**The problem:** Locate the line containing "As shown, is" in the material below; repeat it and every line after it, exactly as written.

(Records from a spatial question set)
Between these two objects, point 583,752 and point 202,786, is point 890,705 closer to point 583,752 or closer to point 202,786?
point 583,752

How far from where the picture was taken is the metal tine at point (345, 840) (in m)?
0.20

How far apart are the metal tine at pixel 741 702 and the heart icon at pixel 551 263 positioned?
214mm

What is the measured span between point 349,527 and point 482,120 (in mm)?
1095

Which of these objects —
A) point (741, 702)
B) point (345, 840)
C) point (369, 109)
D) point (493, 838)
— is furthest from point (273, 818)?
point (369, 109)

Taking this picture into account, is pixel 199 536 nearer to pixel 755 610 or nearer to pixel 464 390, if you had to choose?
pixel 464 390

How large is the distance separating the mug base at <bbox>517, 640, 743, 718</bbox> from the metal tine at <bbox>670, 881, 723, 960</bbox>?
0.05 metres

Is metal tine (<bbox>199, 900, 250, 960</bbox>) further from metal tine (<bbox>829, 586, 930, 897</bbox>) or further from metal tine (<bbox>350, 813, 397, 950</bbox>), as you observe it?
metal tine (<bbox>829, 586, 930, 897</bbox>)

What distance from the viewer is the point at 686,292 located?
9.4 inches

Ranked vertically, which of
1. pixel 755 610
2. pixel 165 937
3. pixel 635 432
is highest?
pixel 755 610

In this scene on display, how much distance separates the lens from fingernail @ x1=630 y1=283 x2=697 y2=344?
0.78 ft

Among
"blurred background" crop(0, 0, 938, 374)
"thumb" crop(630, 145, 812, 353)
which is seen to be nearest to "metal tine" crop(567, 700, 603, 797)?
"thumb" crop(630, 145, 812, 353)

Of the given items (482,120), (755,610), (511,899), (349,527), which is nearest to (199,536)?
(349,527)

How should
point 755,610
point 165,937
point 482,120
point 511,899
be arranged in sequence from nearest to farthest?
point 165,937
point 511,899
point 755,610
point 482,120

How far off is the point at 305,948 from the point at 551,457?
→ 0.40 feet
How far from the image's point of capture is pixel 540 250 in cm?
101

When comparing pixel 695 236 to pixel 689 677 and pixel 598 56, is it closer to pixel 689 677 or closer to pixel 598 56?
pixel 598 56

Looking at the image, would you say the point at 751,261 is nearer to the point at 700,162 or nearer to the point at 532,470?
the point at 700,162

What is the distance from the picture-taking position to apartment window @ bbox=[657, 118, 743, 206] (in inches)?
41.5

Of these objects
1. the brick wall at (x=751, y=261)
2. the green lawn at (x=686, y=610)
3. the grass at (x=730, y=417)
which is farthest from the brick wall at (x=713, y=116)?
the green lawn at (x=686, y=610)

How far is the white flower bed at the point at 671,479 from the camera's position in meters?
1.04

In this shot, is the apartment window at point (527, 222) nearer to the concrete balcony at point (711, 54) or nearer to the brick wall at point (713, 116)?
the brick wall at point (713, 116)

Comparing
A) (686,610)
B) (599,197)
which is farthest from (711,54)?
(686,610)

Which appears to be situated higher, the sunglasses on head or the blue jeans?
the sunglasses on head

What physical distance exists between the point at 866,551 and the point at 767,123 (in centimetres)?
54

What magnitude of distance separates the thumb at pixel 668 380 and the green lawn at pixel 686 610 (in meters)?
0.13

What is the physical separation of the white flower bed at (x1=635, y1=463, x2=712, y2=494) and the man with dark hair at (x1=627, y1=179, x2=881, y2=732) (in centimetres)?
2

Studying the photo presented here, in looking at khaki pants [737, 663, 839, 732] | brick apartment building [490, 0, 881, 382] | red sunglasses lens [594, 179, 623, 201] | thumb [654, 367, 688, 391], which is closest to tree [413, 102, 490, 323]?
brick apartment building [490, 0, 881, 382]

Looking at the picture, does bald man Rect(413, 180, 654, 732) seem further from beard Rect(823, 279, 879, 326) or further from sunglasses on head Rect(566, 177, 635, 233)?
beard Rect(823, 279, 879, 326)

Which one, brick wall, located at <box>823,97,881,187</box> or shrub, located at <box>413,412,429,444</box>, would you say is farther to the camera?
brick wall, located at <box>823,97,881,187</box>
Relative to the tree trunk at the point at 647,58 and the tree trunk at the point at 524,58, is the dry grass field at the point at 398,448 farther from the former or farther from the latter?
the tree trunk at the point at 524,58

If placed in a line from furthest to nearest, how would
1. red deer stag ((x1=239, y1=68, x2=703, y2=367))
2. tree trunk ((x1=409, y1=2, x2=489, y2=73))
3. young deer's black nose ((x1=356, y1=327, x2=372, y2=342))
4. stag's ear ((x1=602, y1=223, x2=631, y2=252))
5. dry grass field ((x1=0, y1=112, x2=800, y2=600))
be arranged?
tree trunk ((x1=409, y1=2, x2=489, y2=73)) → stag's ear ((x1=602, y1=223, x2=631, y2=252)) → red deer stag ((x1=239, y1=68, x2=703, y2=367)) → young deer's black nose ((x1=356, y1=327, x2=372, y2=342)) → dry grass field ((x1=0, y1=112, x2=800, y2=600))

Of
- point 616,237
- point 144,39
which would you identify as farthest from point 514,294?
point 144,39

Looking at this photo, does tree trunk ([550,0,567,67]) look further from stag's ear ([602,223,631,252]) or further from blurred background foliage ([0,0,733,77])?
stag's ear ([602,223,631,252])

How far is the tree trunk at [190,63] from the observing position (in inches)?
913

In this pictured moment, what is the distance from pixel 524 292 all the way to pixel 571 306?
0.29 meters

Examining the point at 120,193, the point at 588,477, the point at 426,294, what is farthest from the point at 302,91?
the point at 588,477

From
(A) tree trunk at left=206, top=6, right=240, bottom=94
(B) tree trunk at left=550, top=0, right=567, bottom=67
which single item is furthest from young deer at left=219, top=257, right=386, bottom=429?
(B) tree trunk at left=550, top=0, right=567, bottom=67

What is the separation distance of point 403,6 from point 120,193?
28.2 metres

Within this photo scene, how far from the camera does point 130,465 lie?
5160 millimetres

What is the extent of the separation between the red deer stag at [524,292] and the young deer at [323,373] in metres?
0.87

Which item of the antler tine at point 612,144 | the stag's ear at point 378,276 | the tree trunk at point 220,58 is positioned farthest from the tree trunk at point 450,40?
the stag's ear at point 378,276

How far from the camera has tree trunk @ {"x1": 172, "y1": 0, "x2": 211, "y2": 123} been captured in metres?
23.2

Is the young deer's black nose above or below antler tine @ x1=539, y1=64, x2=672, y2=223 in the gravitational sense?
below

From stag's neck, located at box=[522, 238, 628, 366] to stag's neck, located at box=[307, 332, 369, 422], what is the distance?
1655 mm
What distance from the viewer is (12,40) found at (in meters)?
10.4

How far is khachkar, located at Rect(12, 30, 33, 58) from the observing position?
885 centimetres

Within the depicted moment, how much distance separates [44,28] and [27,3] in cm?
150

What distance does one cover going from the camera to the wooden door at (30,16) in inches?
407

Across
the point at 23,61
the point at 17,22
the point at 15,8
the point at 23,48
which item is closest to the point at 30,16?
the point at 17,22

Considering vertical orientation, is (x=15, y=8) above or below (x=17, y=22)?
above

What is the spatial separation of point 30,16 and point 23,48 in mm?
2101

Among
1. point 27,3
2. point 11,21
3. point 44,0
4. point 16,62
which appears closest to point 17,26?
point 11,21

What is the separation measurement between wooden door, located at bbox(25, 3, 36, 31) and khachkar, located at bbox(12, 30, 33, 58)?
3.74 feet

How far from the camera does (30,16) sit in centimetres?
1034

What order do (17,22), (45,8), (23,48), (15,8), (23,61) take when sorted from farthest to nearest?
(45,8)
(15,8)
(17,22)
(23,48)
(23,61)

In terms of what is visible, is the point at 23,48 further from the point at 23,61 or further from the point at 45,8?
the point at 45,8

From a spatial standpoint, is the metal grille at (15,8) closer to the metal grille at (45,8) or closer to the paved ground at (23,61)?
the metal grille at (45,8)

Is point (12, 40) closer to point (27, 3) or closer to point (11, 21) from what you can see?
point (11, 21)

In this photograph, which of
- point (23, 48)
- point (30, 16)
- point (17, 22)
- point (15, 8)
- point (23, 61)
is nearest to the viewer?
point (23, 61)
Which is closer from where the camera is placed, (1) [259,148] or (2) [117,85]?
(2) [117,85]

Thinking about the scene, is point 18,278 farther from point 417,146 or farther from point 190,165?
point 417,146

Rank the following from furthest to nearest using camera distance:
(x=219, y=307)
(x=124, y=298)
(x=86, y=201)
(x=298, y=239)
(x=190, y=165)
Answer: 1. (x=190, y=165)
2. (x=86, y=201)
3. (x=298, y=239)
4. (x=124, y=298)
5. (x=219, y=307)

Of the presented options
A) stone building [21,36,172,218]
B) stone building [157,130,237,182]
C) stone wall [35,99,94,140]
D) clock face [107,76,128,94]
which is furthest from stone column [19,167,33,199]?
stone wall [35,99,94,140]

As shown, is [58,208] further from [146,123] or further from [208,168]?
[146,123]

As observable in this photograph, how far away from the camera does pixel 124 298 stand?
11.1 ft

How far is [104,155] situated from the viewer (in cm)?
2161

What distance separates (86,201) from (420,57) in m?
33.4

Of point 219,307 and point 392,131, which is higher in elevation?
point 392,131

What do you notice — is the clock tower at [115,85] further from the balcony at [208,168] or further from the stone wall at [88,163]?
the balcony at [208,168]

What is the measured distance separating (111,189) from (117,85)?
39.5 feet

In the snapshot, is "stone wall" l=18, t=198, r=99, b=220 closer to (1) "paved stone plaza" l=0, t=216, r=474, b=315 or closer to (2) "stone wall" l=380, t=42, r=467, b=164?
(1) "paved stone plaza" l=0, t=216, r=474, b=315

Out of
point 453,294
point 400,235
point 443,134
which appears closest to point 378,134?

**Complete response:**
As shown, is [58,208] further from [146,123] or further from [208,168]?
[146,123]

As observable in this photograph, how far away from the camera does pixel 124 298 stand?
11.1 ft

How far is [104,155] situated from the viewer (in cm)?
2161

What distance separates (86,201) from (420,57) in m?
33.4

Of point 219,307 and point 392,131, which is higher in elevation?
point 392,131

What do you notice — is the clock tower at [115,85] further from the balcony at [208,168] or further from the stone wall at [88,163]?
the balcony at [208,168]

What is the measured distance separating (111,189) from (117,85)?
39.5 feet

In the snapshot, is "stone wall" l=18, t=198, r=99, b=220 closer to (1) "paved stone plaza" l=0, t=216, r=474, b=315 or closer to (2) "stone wall" l=380, t=42, r=467, b=164?
(1) "paved stone plaza" l=0, t=216, r=474, b=315

Out of
point 453,294
point 400,235
point 443,134
which appears closest to point 378,134?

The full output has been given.